■ What you will do:
**a.** In the post on corporate welfare, in what year did Robert Moses resign from his city positions?
**b.** Repeat the post on corporate welfare word for word from "Though Moses erected" to "positions in 1959.".

■ Text excerpt:
:::
Corporate Welfare: For The Good of the Public
Posted: September 29th, 2009 | Author: Chris Jirau | Filed under: Current Events, Political & Social Issue | Tags: Bruce Ratner, condemnation, corporate welfare, Dana Berliner, eminent domain, Empire State Development, Forest City Ratner Companies, Goldwater Institute, Gustav Peebles, Institute of Justice, Levin College of Urban Affairs at Cleveland State University, Mark Brnovich, Mark S. Rosentraub, New Jersey Nets, New York City, New York City Economic Development Corporation, Professor Roger Noll, public use, Robert Moses, Stanford University, The New York Stock Exchange, The New York Times, urban renewal | No Comments »Not since the days of Robert Moses has the use of eminent domain been such a relevant issue amongst residents of New York City. The controversial New York state and municipal official who determined public works projects of the 1930s, 1940s and 1950s, helped transform the urban setting of New York City, constructing such public works projects as the Triborough Bridge, the West Side Highway, Shea Stadium and Lincoln Center; but not without scrutiny.
Though Moses erected numerous important parkways, bridges, and tunnels linking the boroughs of New York City, as well as building hundreds of new playgrounds and parks that we now appreciate, by the late Fifties, there was a strong public reaction to Moses and his aggressive urban reconstruction. He resigned from his city positions in 1959.
Through condemnation and eminent domain, planners, architects, engineers and investors are able to attain pre-occupied land in agreement that it is for “public use.”
:::
■ Recorded information:
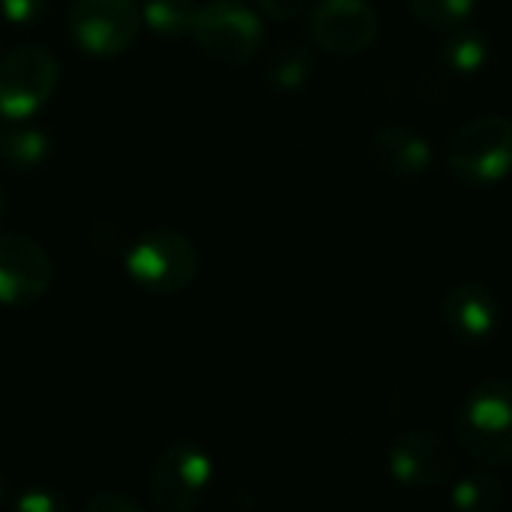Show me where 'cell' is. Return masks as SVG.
Segmentation results:
<instances>
[{
	"label": "cell",
	"instance_id": "6da1fadb",
	"mask_svg": "<svg viewBox=\"0 0 512 512\" xmlns=\"http://www.w3.org/2000/svg\"><path fill=\"white\" fill-rule=\"evenodd\" d=\"M459 447L486 468L512 465V381L492 378L477 384L456 411Z\"/></svg>",
	"mask_w": 512,
	"mask_h": 512
},
{
	"label": "cell",
	"instance_id": "7a4b0ae2",
	"mask_svg": "<svg viewBox=\"0 0 512 512\" xmlns=\"http://www.w3.org/2000/svg\"><path fill=\"white\" fill-rule=\"evenodd\" d=\"M450 171L471 186H492L512 174V120L483 114L462 123L447 144Z\"/></svg>",
	"mask_w": 512,
	"mask_h": 512
},
{
	"label": "cell",
	"instance_id": "3957f363",
	"mask_svg": "<svg viewBox=\"0 0 512 512\" xmlns=\"http://www.w3.org/2000/svg\"><path fill=\"white\" fill-rule=\"evenodd\" d=\"M126 273L144 291L177 294L198 276V249L174 228H153L126 252Z\"/></svg>",
	"mask_w": 512,
	"mask_h": 512
},
{
	"label": "cell",
	"instance_id": "277c9868",
	"mask_svg": "<svg viewBox=\"0 0 512 512\" xmlns=\"http://www.w3.org/2000/svg\"><path fill=\"white\" fill-rule=\"evenodd\" d=\"M213 480L210 453L195 441H174L150 468V504L162 512L198 510L207 501Z\"/></svg>",
	"mask_w": 512,
	"mask_h": 512
},
{
	"label": "cell",
	"instance_id": "5b68a950",
	"mask_svg": "<svg viewBox=\"0 0 512 512\" xmlns=\"http://www.w3.org/2000/svg\"><path fill=\"white\" fill-rule=\"evenodd\" d=\"M195 45L216 63H246L264 45V24L240 0H210L198 6L192 24Z\"/></svg>",
	"mask_w": 512,
	"mask_h": 512
},
{
	"label": "cell",
	"instance_id": "8992f818",
	"mask_svg": "<svg viewBox=\"0 0 512 512\" xmlns=\"http://www.w3.org/2000/svg\"><path fill=\"white\" fill-rule=\"evenodd\" d=\"M60 66L48 48L21 45L0 57V114L24 120L36 114L57 90Z\"/></svg>",
	"mask_w": 512,
	"mask_h": 512
},
{
	"label": "cell",
	"instance_id": "52a82bcc",
	"mask_svg": "<svg viewBox=\"0 0 512 512\" xmlns=\"http://www.w3.org/2000/svg\"><path fill=\"white\" fill-rule=\"evenodd\" d=\"M390 477L411 492H435L453 483L459 459L453 444L429 429L402 432L387 450Z\"/></svg>",
	"mask_w": 512,
	"mask_h": 512
},
{
	"label": "cell",
	"instance_id": "ba28073f",
	"mask_svg": "<svg viewBox=\"0 0 512 512\" xmlns=\"http://www.w3.org/2000/svg\"><path fill=\"white\" fill-rule=\"evenodd\" d=\"M141 9L135 0H75L69 9V33L90 57H117L141 33Z\"/></svg>",
	"mask_w": 512,
	"mask_h": 512
},
{
	"label": "cell",
	"instance_id": "9c48e42d",
	"mask_svg": "<svg viewBox=\"0 0 512 512\" xmlns=\"http://www.w3.org/2000/svg\"><path fill=\"white\" fill-rule=\"evenodd\" d=\"M309 39L333 57L369 51L381 33V18L369 0H318L306 18Z\"/></svg>",
	"mask_w": 512,
	"mask_h": 512
},
{
	"label": "cell",
	"instance_id": "30bf717a",
	"mask_svg": "<svg viewBox=\"0 0 512 512\" xmlns=\"http://www.w3.org/2000/svg\"><path fill=\"white\" fill-rule=\"evenodd\" d=\"M51 258L48 252L21 231L0 234V303L3 306H30L51 285Z\"/></svg>",
	"mask_w": 512,
	"mask_h": 512
},
{
	"label": "cell",
	"instance_id": "8fae6325",
	"mask_svg": "<svg viewBox=\"0 0 512 512\" xmlns=\"http://www.w3.org/2000/svg\"><path fill=\"white\" fill-rule=\"evenodd\" d=\"M441 318L450 336L462 345H486L501 321L495 294L480 282H459L447 291L441 303Z\"/></svg>",
	"mask_w": 512,
	"mask_h": 512
},
{
	"label": "cell",
	"instance_id": "7c38bea8",
	"mask_svg": "<svg viewBox=\"0 0 512 512\" xmlns=\"http://www.w3.org/2000/svg\"><path fill=\"white\" fill-rule=\"evenodd\" d=\"M369 153H372V162L387 177H396V180L423 177L432 168V156H435L432 144L420 132H414L411 126H399V123L381 126L369 141Z\"/></svg>",
	"mask_w": 512,
	"mask_h": 512
},
{
	"label": "cell",
	"instance_id": "4fadbf2b",
	"mask_svg": "<svg viewBox=\"0 0 512 512\" xmlns=\"http://www.w3.org/2000/svg\"><path fill=\"white\" fill-rule=\"evenodd\" d=\"M51 150V138L30 123H6L0 126V162L9 168H33Z\"/></svg>",
	"mask_w": 512,
	"mask_h": 512
},
{
	"label": "cell",
	"instance_id": "5bb4252c",
	"mask_svg": "<svg viewBox=\"0 0 512 512\" xmlns=\"http://www.w3.org/2000/svg\"><path fill=\"white\" fill-rule=\"evenodd\" d=\"M450 504L459 512H498L504 504V486L489 471H471L453 483Z\"/></svg>",
	"mask_w": 512,
	"mask_h": 512
},
{
	"label": "cell",
	"instance_id": "9a60e30c",
	"mask_svg": "<svg viewBox=\"0 0 512 512\" xmlns=\"http://www.w3.org/2000/svg\"><path fill=\"white\" fill-rule=\"evenodd\" d=\"M441 60L453 72L471 75V72L486 66V60H489V39L480 30H471V27L462 24V27L447 33V39L441 45Z\"/></svg>",
	"mask_w": 512,
	"mask_h": 512
},
{
	"label": "cell",
	"instance_id": "2e32d148",
	"mask_svg": "<svg viewBox=\"0 0 512 512\" xmlns=\"http://www.w3.org/2000/svg\"><path fill=\"white\" fill-rule=\"evenodd\" d=\"M312 51L300 42H285L267 60V81L276 90H300L312 75Z\"/></svg>",
	"mask_w": 512,
	"mask_h": 512
},
{
	"label": "cell",
	"instance_id": "e0dca14e",
	"mask_svg": "<svg viewBox=\"0 0 512 512\" xmlns=\"http://www.w3.org/2000/svg\"><path fill=\"white\" fill-rule=\"evenodd\" d=\"M195 12H198L195 0H147L141 18L147 21V27L153 33L168 36V39H180V36L192 33Z\"/></svg>",
	"mask_w": 512,
	"mask_h": 512
},
{
	"label": "cell",
	"instance_id": "ac0fdd59",
	"mask_svg": "<svg viewBox=\"0 0 512 512\" xmlns=\"http://www.w3.org/2000/svg\"><path fill=\"white\" fill-rule=\"evenodd\" d=\"M477 0H408L411 15L435 33H450L474 15Z\"/></svg>",
	"mask_w": 512,
	"mask_h": 512
},
{
	"label": "cell",
	"instance_id": "d6986e66",
	"mask_svg": "<svg viewBox=\"0 0 512 512\" xmlns=\"http://www.w3.org/2000/svg\"><path fill=\"white\" fill-rule=\"evenodd\" d=\"M63 507H66V501L60 498V492H57V489H42V486L27 489V492L15 501V510L21 512H60Z\"/></svg>",
	"mask_w": 512,
	"mask_h": 512
},
{
	"label": "cell",
	"instance_id": "ffe728a7",
	"mask_svg": "<svg viewBox=\"0 0 512 512\" xmlns=\"http://www.w3.org/2000/svg\"><path fill=\"white\" fill-rule=\"evenodd\" d=\"M141 504L123 492H99L84 501V512H138Z\"/></svg>",
	"mask_w": 512,
	"mask_h": 512
},
{
	"label": "cell",
	"instance_id": "44dd1931",
	"mask_svg": "<svg viewBox=\"0 0 512 512\" xmlns=\"http://www.w3.org/2000/svg\"><path fill=\"white\" fill-rule=\"evenodd\" d=\"M0 9L12 24H30L45 12V0H0Z\"/></svg>",
	"mask_w": 512,
	"mask_h": 512
},
{
	"label": "cell",
	"instance_id": "7402d4cb",
	"mask_svg": "<svg viewBox=\"0 0 512 512\" xmlns=\"http://www.w3.org/2000/svg\"><path fill=\"white\" fill-rule=\"evenodd\" d=\"M258 3V9L264 12V15H270V18H276V21H294V18H300L303 12H306V6H309V0H255Z\"/></svg>",
	"mask_w": 512,
	"mask_h": 512
},
{
	"label": "cell",
	"instance_id": "603a6c76",
	"mask_svg": "<svg viewBox=\"0 0 512 512\" xmlns=\"http://www.w3.org/2000/svg\"><path fill=\"white\" fill-rule=\"evenodd\" d=\"M6 498H9V483H6V477L0 474V507L6 504Z\"/></svg>",
	"mask_w": 512,
	"mask_h": 512
},
{
	"label": "cell",
	"instance_id": "cb8c5ba5",
	"mask_svg": "<svg viewBox=\"0 0 512 512\" xmlns=\"http://www.w3.org/2000/svg\"><path fill=\"white\" fill-rule=\"evenodd\" d=\"M0 216H3V189H0Z\"/></svg>",
	"mask_w": 512,
	"mask_h": 512
}]
</instances>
:::
■ List of solutions:
**a.** 1959

**b.**
Though Moses erected numerous important parkways, bridges, and tunnels linking the boroughs of New York City, as well as building hundreds of new playgrounds and parks that we now appreciate, by the late Fifties, there was a strong public reaction to Moses and his aggressive urban reconstruction. He resigned from his city positions in 1959.